Berita Nasional
Kado Awal Tahun 2022, Harga Gas Elpiji Hingga Rokok Naik, Wacana Pertalite Akan Dihapus
Menyongsong tahun 2022, sudah berhembus kabar yang menimbulkan kekhawatiran sejumlah pihak, yaitu penyesuaian iuran dan sejumlah tarif yang akan mulai
TRIBUNSUMSEL.COM - Harga rokok dipastikan naik di awal tahun 2022.
Menyongsong tahun 2022, sudah berhembus kabar yang menimbulkan kekhawatiran sejumlah pihak, yaitu penyesuaian iuran dan sejumlah tarif yang akan mulai dilakukan secara bertahap pada tahun depan.
Setidaknya sudah ada beberapa agenda peningkatan harga.
Seperti, harga gas Liquified Petroleum Gas (LPG) atau elpiji nonsubsidi sebesar Rp 1.600 hingga Rp 2.600 per kilogram.

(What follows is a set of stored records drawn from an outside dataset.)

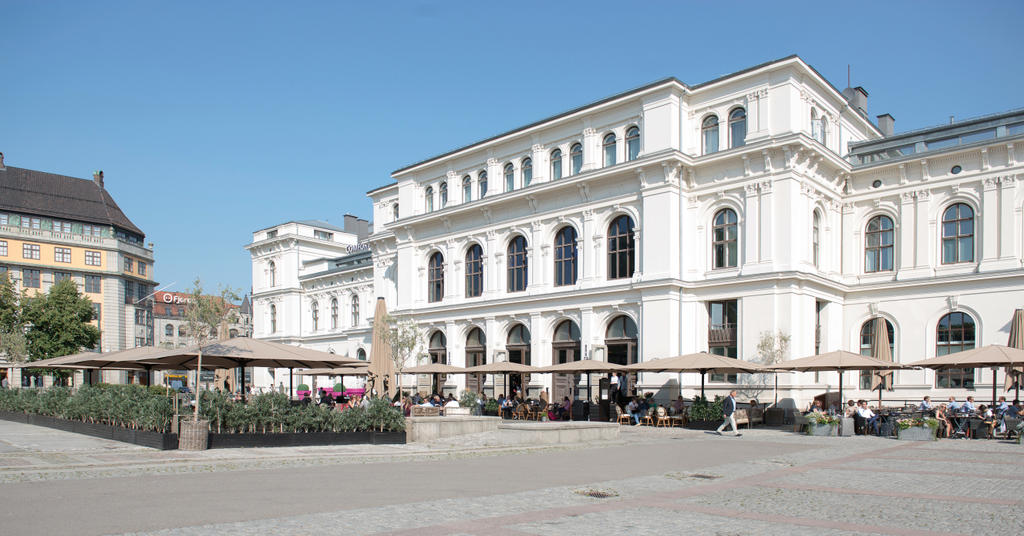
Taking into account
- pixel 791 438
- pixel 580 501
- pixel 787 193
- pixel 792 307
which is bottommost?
pixel 791 438

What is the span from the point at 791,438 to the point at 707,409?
4.58 metres

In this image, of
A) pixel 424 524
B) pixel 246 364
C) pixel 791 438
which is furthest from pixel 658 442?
pixel 424 524

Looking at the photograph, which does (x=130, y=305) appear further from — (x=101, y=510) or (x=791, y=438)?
(x=101, y=510)

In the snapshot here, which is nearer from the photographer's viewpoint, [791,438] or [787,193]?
[791,438]

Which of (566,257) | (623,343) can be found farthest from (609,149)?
(623,343)

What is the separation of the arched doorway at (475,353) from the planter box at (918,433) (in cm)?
2479

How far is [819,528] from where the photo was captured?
9.27 meters

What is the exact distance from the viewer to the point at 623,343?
1521 inches

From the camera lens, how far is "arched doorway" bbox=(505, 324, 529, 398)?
43.1m

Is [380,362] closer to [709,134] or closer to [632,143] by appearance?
[632,143]

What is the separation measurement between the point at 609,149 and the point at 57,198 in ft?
189

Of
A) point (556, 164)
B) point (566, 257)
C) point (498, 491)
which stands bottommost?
point (498, 491)

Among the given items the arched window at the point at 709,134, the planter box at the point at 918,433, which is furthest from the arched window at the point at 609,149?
the planter box at the point at 918,433

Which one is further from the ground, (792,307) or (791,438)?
(792,307)
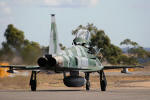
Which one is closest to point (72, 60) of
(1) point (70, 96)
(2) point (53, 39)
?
(2) point (53, 39)

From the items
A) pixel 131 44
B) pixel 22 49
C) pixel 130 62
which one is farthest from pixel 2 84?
pixel 131 44

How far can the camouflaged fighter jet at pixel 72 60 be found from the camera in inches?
1212

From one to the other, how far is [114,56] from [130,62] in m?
7.52

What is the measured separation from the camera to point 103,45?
10962cm

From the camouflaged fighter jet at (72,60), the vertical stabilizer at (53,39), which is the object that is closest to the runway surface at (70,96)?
the camouflaged fighter jet at (72,60)

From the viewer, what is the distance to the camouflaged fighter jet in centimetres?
3080

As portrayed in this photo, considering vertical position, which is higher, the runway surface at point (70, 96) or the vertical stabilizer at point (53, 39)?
the vertical stabilizer at point (53, 39)

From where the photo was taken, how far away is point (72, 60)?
107 feet

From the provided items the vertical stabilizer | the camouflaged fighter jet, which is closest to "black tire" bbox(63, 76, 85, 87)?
the camouflaged fighter jet

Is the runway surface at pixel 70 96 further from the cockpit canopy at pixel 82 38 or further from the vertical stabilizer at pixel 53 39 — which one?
the cockpit canopy at pixel 82 38

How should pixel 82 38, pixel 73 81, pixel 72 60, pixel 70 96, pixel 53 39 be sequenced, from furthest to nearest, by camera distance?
pixel 82 38 → pixel 73 81 → pixel 72 60 → pixel 53 39 → pixel 70 96

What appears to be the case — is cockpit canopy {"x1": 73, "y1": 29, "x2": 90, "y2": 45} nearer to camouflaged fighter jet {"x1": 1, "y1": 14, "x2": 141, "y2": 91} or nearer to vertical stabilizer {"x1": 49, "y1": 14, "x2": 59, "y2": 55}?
camouflaged fighter jet {"x1": 1, "y1": 14, "x2": 141, "y2": 91}

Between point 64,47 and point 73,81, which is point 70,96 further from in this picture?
point 64,47

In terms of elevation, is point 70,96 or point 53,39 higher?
point 53,39
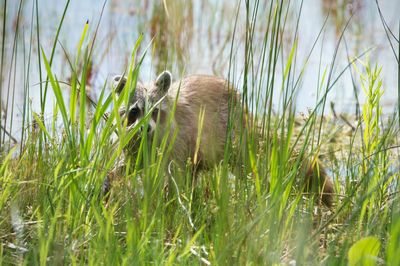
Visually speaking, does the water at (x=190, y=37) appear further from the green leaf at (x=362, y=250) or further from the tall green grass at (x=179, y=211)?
the green leaf at (x=362, y=250)

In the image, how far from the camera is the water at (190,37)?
876 cm

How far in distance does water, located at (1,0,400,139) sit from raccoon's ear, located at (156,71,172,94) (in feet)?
6.53

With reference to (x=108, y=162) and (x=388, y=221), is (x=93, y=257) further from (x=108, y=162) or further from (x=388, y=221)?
(x=388, y=221)

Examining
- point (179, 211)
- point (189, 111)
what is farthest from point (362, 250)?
point (189, 111)

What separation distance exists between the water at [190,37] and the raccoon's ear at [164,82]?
78.4 inches

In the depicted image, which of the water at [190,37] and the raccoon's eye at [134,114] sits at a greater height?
the water at [190,37]

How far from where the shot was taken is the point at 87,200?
3912 millimetres

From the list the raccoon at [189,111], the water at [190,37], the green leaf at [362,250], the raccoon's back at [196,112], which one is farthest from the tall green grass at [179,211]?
the water at [190,37]

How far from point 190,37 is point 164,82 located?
13.7 feet

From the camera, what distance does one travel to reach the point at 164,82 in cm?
601

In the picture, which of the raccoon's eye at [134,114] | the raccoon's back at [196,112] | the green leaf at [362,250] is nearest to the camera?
the green leaf at [362,250]

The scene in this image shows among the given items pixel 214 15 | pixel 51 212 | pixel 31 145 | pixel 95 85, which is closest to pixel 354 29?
pixel 214 15

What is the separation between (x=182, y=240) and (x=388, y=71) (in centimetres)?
593

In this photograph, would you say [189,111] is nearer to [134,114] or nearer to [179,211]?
[134,114]
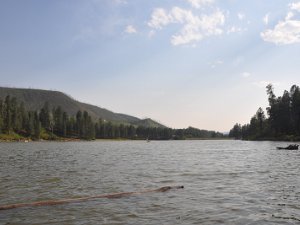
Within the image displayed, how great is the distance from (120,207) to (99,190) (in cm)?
673

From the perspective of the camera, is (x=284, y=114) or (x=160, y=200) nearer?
(x=160, y=200)

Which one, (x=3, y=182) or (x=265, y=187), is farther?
(x=3, y=182)

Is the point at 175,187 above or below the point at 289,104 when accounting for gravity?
below

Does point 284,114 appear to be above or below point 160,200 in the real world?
above

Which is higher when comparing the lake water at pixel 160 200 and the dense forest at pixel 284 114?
the dense forest at pixel 284 114

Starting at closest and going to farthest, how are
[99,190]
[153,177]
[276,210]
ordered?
[276,210], [99,190], [153,177]

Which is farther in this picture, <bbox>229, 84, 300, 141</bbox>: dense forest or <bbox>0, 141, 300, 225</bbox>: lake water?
<bbox>229, 84, 300, 141</bbox>: dense forest

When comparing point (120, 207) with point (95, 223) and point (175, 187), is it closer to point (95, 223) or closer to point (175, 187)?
point (95, 223)

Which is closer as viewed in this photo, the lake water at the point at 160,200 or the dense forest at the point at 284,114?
the lake water at the point at 160,200

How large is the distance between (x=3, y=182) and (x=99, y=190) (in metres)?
9.79

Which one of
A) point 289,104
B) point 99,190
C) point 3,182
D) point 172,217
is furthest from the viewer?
point 289,104

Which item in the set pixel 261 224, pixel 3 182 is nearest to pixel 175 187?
pixel 261 224

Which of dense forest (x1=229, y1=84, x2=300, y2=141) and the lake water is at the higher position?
dense forest (x1=229, y1=84, x2=300, y2=141)

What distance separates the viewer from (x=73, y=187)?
29.7 meters
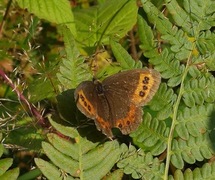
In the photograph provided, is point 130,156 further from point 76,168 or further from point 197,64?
point 197,64

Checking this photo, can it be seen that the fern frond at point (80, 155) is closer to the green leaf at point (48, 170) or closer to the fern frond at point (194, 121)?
the green leaf at point (48, 170)

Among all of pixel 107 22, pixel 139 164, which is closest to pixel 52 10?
pixel 107 22

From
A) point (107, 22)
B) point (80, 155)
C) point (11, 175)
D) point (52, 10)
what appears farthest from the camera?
point (107, 22)

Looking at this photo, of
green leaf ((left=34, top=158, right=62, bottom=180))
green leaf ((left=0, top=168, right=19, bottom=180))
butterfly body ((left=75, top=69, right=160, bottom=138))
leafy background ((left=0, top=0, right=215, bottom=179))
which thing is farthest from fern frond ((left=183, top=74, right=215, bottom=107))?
green leaf ((left=0, top=168, right=19, bottom=180))

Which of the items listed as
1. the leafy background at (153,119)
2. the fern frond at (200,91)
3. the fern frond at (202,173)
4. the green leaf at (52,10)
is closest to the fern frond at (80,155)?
the leafy background at (153,119)

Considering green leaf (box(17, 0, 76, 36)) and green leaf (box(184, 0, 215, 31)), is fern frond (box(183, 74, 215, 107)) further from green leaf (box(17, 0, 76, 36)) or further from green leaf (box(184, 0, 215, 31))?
green leaf (box(17, 0, 76, 36))

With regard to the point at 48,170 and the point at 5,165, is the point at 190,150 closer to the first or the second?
the point at 48,170
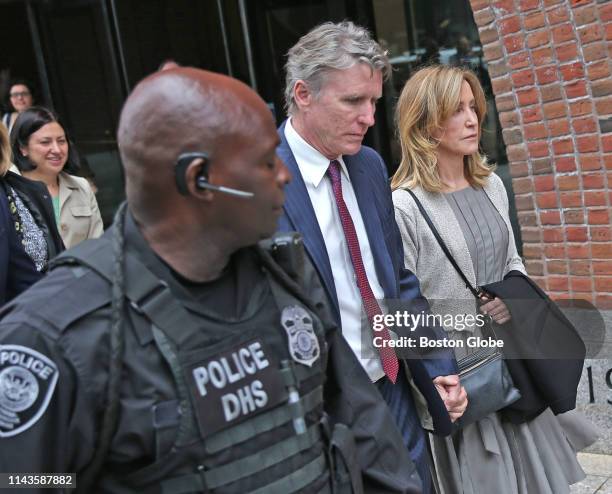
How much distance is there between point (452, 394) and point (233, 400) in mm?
1493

Peningkatan harga LPG ini bahkan sudah dilakukan per 25 Desember 2021.
Meski, khusus harga LPG 3 kilogram masih tetap karena disubsidi pemerintah.
Kemudian ada wacana kenaikan tarif listrik golongan pelanggan non-subsidi di tahun depan.
Dengan skema tarif penyesuaian, maka kenaikan tarif listrik di tahun depan diperkirakan naik dari Rp 18.000 hingga Rp 101.000 per bulan sesuai dengan golongannya.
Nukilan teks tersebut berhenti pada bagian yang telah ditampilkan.